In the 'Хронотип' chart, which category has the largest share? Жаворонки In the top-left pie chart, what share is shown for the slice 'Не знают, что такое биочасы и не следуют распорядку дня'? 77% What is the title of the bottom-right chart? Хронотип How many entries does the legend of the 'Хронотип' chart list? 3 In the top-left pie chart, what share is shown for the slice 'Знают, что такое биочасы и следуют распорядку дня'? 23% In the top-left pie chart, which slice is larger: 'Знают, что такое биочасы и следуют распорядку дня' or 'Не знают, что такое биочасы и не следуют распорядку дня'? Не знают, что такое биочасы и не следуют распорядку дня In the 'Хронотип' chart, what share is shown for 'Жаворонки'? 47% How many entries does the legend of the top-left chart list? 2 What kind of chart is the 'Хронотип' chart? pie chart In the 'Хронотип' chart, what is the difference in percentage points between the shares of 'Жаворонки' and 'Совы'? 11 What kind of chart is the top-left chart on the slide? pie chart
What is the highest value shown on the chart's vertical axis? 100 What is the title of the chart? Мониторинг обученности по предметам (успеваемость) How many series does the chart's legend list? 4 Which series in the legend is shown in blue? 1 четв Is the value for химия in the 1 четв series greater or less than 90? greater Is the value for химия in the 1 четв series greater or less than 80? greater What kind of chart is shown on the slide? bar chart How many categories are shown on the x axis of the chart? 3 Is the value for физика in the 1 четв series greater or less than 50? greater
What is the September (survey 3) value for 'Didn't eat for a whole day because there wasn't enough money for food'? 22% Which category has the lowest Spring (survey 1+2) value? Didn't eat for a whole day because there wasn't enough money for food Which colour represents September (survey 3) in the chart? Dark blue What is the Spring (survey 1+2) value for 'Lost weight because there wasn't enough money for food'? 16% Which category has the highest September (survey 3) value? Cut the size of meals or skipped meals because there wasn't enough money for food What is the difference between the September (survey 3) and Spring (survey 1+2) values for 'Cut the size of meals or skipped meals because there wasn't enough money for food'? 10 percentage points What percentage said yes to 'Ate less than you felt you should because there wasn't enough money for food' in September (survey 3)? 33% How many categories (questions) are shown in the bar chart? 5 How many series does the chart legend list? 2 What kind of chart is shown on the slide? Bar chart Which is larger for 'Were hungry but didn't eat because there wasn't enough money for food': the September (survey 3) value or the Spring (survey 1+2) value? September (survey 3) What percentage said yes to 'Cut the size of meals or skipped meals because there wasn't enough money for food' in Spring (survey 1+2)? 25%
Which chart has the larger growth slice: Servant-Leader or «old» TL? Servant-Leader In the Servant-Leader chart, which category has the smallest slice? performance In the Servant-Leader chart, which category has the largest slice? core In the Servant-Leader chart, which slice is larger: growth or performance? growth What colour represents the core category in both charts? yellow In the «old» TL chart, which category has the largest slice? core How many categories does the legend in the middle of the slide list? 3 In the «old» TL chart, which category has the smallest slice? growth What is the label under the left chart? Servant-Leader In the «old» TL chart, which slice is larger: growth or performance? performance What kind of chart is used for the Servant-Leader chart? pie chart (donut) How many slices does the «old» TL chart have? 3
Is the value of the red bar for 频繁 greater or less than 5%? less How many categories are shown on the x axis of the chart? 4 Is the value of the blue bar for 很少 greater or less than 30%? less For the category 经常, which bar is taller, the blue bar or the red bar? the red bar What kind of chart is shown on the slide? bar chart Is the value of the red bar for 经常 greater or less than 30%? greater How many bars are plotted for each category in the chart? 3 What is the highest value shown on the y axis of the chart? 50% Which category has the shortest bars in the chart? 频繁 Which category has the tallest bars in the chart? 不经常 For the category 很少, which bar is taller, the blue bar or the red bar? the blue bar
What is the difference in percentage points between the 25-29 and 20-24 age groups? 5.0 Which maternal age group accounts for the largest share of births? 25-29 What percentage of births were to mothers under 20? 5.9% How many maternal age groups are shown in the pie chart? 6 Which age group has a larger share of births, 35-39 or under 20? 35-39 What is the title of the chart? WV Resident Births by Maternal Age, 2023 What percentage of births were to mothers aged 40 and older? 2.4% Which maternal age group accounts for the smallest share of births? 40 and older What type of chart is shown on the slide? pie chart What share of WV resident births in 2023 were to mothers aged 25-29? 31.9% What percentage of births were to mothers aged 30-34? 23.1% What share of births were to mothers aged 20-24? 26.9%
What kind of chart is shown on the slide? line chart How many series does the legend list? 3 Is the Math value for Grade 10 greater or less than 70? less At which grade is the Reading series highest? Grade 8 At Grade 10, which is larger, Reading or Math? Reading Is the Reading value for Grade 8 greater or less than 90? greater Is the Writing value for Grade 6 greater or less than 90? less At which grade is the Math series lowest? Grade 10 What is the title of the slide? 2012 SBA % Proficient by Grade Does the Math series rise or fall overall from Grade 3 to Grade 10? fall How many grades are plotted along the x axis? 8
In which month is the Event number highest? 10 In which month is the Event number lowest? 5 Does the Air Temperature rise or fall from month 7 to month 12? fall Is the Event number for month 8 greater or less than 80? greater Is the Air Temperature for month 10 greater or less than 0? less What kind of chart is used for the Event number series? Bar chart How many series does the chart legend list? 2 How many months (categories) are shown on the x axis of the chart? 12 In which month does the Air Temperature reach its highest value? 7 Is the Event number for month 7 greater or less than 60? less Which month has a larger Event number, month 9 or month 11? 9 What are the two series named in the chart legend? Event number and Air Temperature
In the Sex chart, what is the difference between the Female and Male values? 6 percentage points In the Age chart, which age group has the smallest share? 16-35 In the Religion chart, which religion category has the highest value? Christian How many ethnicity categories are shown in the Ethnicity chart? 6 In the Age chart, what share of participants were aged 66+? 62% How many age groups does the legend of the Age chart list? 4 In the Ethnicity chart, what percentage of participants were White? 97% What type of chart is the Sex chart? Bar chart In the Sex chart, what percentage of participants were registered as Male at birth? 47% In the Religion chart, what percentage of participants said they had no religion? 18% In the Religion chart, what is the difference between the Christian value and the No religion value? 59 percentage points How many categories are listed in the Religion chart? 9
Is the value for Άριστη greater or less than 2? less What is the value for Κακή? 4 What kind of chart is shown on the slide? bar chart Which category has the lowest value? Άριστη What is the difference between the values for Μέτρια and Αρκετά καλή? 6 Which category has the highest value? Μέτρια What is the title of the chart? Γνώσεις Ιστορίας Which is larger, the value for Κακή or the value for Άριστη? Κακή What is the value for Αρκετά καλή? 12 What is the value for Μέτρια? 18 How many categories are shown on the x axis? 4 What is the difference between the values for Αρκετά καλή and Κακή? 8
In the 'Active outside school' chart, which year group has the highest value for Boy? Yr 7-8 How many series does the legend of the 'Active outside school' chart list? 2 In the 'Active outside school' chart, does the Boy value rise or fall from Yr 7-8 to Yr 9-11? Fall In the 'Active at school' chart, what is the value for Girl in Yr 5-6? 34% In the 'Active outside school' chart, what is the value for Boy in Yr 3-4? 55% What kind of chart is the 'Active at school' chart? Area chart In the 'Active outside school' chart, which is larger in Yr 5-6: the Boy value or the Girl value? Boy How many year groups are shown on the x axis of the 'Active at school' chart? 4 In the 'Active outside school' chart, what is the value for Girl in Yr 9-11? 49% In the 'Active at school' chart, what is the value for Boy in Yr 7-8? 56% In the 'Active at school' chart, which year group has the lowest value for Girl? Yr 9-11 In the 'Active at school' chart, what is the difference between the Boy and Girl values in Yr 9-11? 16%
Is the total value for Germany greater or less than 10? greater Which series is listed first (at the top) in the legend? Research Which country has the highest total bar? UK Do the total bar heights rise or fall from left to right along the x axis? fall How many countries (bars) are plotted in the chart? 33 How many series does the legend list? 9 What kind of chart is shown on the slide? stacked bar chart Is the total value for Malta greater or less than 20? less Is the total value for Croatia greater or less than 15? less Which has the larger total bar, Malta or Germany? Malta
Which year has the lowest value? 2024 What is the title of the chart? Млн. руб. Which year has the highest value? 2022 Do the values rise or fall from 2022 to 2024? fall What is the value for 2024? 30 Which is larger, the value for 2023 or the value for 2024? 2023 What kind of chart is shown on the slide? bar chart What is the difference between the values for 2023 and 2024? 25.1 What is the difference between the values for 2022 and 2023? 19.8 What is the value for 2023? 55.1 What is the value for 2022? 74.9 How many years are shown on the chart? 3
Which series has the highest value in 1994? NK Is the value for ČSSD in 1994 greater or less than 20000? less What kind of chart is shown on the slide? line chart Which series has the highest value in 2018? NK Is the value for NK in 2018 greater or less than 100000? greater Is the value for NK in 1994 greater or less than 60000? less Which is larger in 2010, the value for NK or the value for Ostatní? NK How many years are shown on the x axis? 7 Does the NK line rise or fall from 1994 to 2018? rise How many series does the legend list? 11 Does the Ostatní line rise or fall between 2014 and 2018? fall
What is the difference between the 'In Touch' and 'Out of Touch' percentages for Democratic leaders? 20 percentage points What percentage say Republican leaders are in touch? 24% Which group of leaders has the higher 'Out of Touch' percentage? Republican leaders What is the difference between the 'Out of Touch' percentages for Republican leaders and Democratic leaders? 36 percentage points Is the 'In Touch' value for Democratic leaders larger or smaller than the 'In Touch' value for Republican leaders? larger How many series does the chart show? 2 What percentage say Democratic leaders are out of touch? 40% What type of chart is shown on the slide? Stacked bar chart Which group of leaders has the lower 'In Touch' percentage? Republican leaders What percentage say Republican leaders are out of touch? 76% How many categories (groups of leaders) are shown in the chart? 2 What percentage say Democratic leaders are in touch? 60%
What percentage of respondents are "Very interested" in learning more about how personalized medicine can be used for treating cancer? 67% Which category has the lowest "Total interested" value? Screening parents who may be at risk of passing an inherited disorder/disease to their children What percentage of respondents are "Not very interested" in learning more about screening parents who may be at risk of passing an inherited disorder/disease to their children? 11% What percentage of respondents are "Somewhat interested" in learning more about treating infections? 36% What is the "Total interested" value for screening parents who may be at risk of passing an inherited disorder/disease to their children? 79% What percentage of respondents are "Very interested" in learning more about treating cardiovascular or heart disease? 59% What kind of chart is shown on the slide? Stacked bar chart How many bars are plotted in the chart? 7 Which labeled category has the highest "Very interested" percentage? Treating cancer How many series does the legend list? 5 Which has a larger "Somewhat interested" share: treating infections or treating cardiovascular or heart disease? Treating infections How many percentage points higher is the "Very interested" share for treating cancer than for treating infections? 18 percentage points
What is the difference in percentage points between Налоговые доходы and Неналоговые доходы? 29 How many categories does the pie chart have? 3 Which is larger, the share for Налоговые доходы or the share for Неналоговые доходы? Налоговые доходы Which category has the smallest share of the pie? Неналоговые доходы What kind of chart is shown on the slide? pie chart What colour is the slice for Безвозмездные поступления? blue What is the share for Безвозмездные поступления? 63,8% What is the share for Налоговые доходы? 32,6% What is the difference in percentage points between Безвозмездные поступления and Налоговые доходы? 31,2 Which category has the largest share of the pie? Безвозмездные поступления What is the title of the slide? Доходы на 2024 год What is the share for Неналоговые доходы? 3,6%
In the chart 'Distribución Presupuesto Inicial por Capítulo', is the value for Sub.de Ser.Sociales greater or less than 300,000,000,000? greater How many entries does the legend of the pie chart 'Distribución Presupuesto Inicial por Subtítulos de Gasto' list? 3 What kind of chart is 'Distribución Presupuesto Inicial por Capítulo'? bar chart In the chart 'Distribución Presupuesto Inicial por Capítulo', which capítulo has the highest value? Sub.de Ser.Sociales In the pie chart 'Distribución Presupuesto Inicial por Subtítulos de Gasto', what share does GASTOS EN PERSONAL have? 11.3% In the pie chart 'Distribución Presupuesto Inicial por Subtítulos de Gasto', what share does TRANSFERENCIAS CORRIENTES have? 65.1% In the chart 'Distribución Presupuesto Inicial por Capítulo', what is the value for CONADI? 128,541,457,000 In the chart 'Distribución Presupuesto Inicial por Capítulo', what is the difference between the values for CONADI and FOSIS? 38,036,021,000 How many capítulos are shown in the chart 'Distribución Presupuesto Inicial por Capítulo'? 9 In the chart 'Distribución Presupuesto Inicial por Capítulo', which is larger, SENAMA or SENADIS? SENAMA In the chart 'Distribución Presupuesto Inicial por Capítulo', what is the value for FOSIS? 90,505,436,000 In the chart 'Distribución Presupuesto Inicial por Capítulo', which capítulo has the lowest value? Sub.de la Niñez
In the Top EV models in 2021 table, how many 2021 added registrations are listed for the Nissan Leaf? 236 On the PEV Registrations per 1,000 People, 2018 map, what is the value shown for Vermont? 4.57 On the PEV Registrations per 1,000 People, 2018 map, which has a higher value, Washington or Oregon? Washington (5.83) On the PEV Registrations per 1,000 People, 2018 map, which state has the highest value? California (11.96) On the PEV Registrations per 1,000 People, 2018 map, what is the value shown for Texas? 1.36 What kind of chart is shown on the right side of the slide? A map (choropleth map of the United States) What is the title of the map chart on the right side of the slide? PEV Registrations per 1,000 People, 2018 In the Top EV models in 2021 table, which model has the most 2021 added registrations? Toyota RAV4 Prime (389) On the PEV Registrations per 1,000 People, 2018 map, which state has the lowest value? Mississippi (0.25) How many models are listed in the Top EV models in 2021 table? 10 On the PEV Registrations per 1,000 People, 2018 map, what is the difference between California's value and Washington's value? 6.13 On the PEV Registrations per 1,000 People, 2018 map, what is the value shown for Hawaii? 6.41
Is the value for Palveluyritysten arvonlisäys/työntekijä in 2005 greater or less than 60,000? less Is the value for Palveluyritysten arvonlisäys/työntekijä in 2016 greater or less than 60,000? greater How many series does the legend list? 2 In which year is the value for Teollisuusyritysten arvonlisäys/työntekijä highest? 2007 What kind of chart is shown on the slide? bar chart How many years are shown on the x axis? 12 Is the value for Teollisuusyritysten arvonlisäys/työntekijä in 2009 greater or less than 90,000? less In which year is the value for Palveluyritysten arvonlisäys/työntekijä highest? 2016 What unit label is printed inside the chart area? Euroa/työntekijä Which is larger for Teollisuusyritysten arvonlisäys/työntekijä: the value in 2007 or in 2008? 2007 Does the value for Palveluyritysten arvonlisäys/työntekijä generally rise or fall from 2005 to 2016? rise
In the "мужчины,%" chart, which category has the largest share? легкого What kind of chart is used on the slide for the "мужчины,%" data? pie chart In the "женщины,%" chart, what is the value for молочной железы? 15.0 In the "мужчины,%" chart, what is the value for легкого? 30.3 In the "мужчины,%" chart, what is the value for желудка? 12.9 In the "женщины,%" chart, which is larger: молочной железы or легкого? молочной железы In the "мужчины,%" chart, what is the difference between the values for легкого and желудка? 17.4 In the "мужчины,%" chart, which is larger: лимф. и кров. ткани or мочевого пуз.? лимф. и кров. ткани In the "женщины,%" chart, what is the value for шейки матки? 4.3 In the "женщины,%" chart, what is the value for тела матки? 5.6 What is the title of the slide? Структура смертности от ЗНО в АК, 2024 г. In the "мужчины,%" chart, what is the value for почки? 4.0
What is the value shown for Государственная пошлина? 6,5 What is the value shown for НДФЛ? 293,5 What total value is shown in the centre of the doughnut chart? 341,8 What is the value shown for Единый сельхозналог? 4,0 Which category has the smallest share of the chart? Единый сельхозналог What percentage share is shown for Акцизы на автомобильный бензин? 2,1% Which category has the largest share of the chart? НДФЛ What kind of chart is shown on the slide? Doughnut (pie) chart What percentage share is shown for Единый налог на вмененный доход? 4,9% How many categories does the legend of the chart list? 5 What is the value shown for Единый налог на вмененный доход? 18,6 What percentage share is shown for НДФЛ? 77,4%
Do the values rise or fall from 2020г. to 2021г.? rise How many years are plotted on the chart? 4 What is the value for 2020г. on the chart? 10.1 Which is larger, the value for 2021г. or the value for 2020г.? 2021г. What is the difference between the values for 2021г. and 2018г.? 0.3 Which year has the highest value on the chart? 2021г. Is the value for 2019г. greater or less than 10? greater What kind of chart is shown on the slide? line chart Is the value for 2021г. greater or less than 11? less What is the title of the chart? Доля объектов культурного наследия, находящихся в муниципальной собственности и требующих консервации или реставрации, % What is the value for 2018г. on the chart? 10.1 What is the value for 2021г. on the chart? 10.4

* ACTION ITEM:
Collect every line of the entries above that contains the word "along".

* EXERCISE RESULT:
What kind of chart is shown on the slide? line chart How many series does the legend list? 3 Is the Math value for Grade 10 greater or less than 70? less At which grade is the Reading series highest? Grade 8 At Grade 10, which is larger, Reading or Math? Reading Is the Reading value for Grade 8 greater or less than 90? greater Is the Writing value for Grade 6 greater or less than 90? less At which grade is the Math series lowest? Grade 10 What is the title of the slide? 2012 SBA % Proficient by Grade Does the Math series rise or fall overall from Grade 3 to Grade 10? fall How many grades are plotted along the x axis? 8
Is the total value for Germany greater or less than 10? greater Which series is listed first (at the top) in the legend? Research Which country has the highest total bar? UK Do the total bar heights rise or fall from left to right along the x axis? fall How many countries (bars) are plotted in the chart? 33 How many series does the legend list? 9 What kind of chart is shown on the slide? stacked bar chart Is the total value for Malta greater or less than 20? less Is the total value for Croatia greater or less than 15? less Which has the larger total bar, Malta or Germany? Malta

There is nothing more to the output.